Here’s another excerpt from Frye’s remarkable, unfinished 1943 essay, “The Present Condition of the World,” where he once again considers analogies between Nazi and North American society; in this case, the incidence of propaganda.  As before, the relevance of these insights to current events is startling:

. . . .[R]eliance on sense experience emphasizes the receptive and passive aspects of the mind and minimizes its active and creative power.  Hence America is a happy-hunting-ground of all forms of advertisement, propaganda, and suggestions.  Advertising and “publicity” are based on the fact that sense experience is involuntary and on the assumption that the mind does not possess enough selective power to resist a large number of repeated impressions.  The synthetic entertainment provided by the radio and the movies is based on the normality and predictability of the public responses to certain stimuli.  Education is loaded with an apparatus of magical systems and methods which are supposed to inscribe significant patterns on the students’ tabula rasa.  It is important, too, to notice what a superstitious belief the average American has in the power of Nazi propaganda over the German mind: that is, he thinks of it as a mysterious poison which has seeped into the brain and is now impossible to remove, rather than as an unnatural hysteria kept up artificially by a continuous external pressure.  It is important too, especially in Canada, to notice how closely this passivity of mind is associated with political apathy, a tendency to think of the government, not as the paid officials of the people, or even as merely a few more average and indifferently honest Canadians, but as an anonymous “they,” a group of Norns who sit in Thule waging war and rationing coffee.  There is much less of this in the United States, but the impact of peace may revive it; and if it does, the danger that propaganda in favour of democracy will be reversed to propaganda in favour of inspired leadership is by no means a mere intellectual’s nightmare.  (CW 10, 212)

Seven Minutes of Silence

httpv://www.youtube.com/watch?v=0rO3F6mZUaE

This is of course a terrible anniversary.  Above is Michael Moore’s recounting of the seven minutes of silence which captures both the negligence and the ineptitude of the Bush administration on all fronts.

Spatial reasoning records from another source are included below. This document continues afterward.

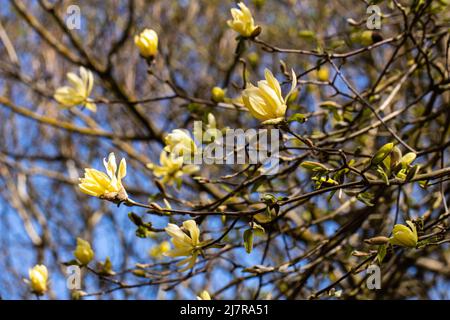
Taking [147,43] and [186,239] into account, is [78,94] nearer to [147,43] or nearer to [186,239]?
[147,43]

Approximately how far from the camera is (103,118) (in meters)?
4.86

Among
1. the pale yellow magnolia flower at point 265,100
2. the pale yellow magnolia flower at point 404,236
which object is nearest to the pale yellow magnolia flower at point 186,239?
the pale yellow magnolia flower at point 265,100

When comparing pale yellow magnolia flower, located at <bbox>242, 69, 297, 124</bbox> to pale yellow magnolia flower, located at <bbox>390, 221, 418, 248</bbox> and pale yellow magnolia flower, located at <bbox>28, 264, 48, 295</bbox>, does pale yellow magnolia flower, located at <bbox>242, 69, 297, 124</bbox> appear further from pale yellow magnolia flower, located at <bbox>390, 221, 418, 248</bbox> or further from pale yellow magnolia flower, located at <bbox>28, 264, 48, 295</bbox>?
pale yellow magnolia flower, located at <bbox>28, 264, 48, 295</bbox>

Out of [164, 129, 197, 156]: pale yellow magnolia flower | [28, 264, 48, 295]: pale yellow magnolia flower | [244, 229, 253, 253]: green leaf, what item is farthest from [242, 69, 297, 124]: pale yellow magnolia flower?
[28, 264, 48, 295]: pale yellow magnolia flower

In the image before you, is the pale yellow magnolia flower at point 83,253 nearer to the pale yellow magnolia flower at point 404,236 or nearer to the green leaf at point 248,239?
the green leaf at point 248,239

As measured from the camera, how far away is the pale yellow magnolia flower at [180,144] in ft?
6.43

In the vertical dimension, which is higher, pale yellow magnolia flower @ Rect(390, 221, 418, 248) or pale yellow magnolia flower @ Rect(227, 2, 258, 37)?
pale yellow magnolia flower @ Rect(227, 2, 258, 37)

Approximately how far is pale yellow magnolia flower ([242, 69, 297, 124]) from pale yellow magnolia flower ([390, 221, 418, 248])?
38cm

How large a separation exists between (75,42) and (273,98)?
6.45 ft

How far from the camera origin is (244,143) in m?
1.89

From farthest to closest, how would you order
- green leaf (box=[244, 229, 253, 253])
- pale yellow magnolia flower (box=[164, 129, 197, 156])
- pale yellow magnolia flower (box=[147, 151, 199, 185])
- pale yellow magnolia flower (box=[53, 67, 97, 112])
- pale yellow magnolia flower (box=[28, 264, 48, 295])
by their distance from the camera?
pale yellow magnolia flower (box=[53, 67, 97, 112])
pale yellow magnolia flower (box=[147, 151, 199, 185])
pale yellow magnolia flower (box=[28, 264, 48, 295])
pale yellow magnolia flower (box=[164, 129, 197, 156])
green leaf (box=[244, 229, 253, 253])

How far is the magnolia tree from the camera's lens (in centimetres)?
161
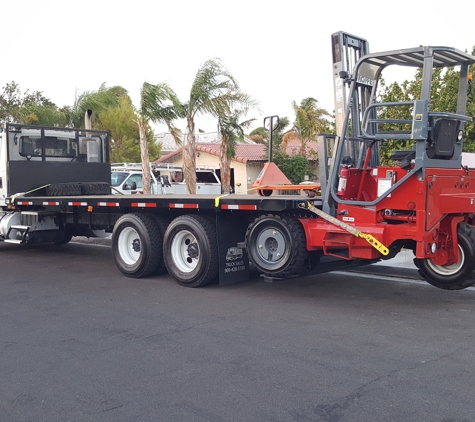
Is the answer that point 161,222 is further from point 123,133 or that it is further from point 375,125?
point 123,133

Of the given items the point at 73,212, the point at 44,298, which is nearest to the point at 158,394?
the point at 44,298

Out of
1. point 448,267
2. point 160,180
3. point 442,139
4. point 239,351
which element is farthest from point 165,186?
point 239,351

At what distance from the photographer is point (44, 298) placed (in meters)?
8.41

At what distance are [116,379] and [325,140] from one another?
4400mm

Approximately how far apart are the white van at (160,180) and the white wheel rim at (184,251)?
10374mm

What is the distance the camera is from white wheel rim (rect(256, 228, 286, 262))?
311 inches

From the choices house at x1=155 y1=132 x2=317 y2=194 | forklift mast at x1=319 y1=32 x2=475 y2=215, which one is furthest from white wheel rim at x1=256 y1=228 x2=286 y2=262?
house at x1=155 y1=132 x2=317 y2=194

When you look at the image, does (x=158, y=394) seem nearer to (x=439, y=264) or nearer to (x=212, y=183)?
(x=439, y=264)

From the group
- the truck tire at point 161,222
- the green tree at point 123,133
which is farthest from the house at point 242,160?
the truck tire at point 161,222

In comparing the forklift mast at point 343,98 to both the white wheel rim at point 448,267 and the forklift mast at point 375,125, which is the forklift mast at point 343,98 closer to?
the forklift mast at point 375,125

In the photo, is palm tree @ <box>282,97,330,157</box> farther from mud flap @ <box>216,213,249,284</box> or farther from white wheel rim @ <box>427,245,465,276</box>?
white wheel rim @ <box>427,245,465,276</box>

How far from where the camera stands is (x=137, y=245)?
9906 millimetres

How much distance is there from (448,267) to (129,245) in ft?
17.1

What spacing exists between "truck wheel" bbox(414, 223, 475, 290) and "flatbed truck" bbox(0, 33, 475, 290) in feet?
0.05
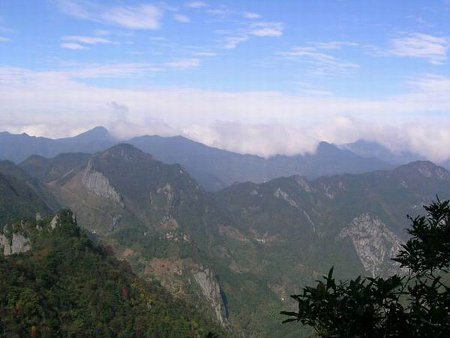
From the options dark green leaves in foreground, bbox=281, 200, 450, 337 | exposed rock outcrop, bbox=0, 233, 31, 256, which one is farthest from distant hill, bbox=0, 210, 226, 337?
dark green leaves in foreground, bbox=281, 200, 450, 337

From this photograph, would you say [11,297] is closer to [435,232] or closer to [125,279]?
[125,279]

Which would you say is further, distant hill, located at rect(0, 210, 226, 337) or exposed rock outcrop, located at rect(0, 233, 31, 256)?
exposed rock outcrop, located at rect(0, 233, 31, 256)

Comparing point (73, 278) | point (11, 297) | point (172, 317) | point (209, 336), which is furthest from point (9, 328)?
point (209, 336)

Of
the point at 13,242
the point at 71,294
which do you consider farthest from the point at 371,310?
the point at 13,242

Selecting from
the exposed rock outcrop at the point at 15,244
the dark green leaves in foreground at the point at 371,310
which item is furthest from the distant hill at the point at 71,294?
the dark green leaves in foreground at the point at 371,310

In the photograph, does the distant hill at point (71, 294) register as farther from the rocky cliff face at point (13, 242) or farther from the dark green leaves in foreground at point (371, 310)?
the dark green leaves in foreground at point (371, 310)

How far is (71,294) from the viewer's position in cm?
11144

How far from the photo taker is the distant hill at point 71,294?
9288cm

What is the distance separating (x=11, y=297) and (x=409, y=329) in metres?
93.5

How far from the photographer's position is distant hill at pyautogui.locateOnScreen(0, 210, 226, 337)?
92.9m

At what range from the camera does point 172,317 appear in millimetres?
127500

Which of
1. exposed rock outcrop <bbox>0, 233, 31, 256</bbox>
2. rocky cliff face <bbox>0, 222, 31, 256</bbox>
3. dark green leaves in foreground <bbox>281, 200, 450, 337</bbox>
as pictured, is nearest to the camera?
dark green leaves in foreground <bbox>281, 200, 450, 337</bbox>

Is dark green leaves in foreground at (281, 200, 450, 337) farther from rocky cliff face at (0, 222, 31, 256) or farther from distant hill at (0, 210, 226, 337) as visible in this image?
rocky cliff face at (0, 222, 31, 256)

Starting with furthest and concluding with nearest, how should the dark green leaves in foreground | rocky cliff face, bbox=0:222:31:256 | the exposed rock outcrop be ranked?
rocky cliff face, bbox=0:222:31:256
the exposed rock outcrop
the dark green leaves in foreground
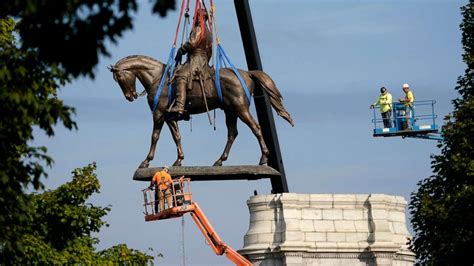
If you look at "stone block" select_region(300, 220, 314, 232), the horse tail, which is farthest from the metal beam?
"stone block" select_region(300, 220, 314, 232)

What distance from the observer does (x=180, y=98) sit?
55.9m

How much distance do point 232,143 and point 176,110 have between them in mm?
3233

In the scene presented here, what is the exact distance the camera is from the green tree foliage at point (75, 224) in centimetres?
4991

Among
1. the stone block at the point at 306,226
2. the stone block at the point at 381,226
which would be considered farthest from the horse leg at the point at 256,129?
the stone block at the point at 381,226

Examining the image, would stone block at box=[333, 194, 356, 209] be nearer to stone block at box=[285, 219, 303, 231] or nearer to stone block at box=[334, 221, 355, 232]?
stone block at box=[334, 221, 355, 232]

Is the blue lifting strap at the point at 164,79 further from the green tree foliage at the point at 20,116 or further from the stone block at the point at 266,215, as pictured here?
the green tree foliage at the point at 20,116

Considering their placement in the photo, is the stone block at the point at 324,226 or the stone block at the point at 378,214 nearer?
the stone block at the point at 324,226

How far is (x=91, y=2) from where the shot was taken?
84.1ft

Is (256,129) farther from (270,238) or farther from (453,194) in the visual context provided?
(453,194)

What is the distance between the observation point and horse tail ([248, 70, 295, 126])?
57.3 meters

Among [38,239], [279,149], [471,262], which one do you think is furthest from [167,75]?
[471,262]

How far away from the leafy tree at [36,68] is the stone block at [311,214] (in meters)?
23.4

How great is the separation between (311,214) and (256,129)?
3880 mm

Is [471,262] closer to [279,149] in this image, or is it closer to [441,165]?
[441,165]
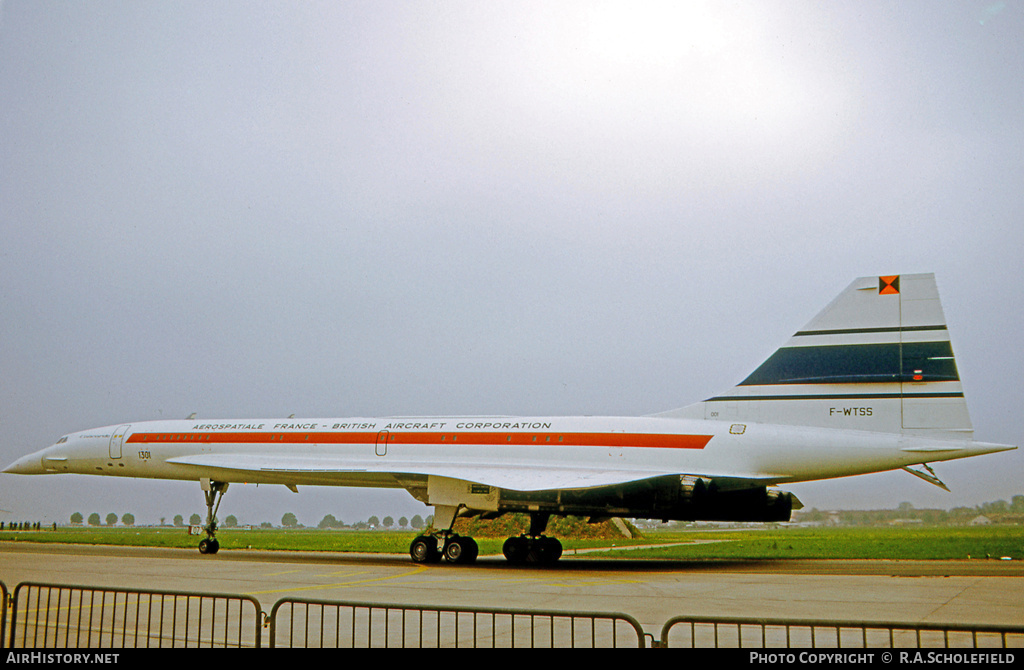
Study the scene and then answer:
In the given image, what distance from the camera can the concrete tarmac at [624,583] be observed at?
28.4 feet

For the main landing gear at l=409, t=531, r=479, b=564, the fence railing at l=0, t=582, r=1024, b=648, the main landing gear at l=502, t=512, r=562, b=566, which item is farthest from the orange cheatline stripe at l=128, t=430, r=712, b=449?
the fence railing at l=0, t=582, r=1024, b=648

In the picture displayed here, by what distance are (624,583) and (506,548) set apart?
17.2 ft

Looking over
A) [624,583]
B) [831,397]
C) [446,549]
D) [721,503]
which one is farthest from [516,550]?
[831,397]

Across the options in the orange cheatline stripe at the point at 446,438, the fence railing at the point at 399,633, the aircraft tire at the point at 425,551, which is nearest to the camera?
the fence railing at the point at 399,633

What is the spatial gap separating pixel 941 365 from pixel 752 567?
4984 millimetres

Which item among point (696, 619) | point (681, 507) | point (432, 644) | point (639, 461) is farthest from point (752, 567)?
point (696, 619)

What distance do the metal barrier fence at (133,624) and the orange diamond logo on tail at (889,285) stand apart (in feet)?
39.3

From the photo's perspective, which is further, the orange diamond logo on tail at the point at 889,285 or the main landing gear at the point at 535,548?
the main landing gear at the point at 535,548

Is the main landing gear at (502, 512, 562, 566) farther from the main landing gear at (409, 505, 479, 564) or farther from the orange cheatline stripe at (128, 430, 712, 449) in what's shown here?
the orange cheatline stripe at (128, 430, 712, 449)

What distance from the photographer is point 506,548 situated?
54.8ft

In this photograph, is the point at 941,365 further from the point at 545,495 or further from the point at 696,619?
the point at 696,619

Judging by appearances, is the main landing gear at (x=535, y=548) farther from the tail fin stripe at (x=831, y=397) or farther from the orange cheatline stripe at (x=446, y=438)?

Remember: the administration’s national security team, Condoleeza Rice most especially, spent that entire spring and summer ignoring repeated and increasingly urgent warnings. As then FBI Director George Tenet put it, “The system was blinking red.”  Just a month before the attacks, Bush dismissed his CIA briefers after being presented with the infamous August 6, 2001 President’s Daily Brief, saying, “Okay, you’ve covered your ass.”

What were the priorities of the Bush administration between January and September 11, 2001?  More than a trillion dollars in tax cuts heavily favoring the richest 1% of the population.  The convergence of those tax cuts and the events of 9/11 led directly to an unfunded “war on terror” which has left the U.S. staggered and a significant portion of its population on the verge of blind rage for the hardship that has befallen it.

This is why non-partisan reporting matters.  You’d be unlikely to know any of this if your primary source of information were Fox News.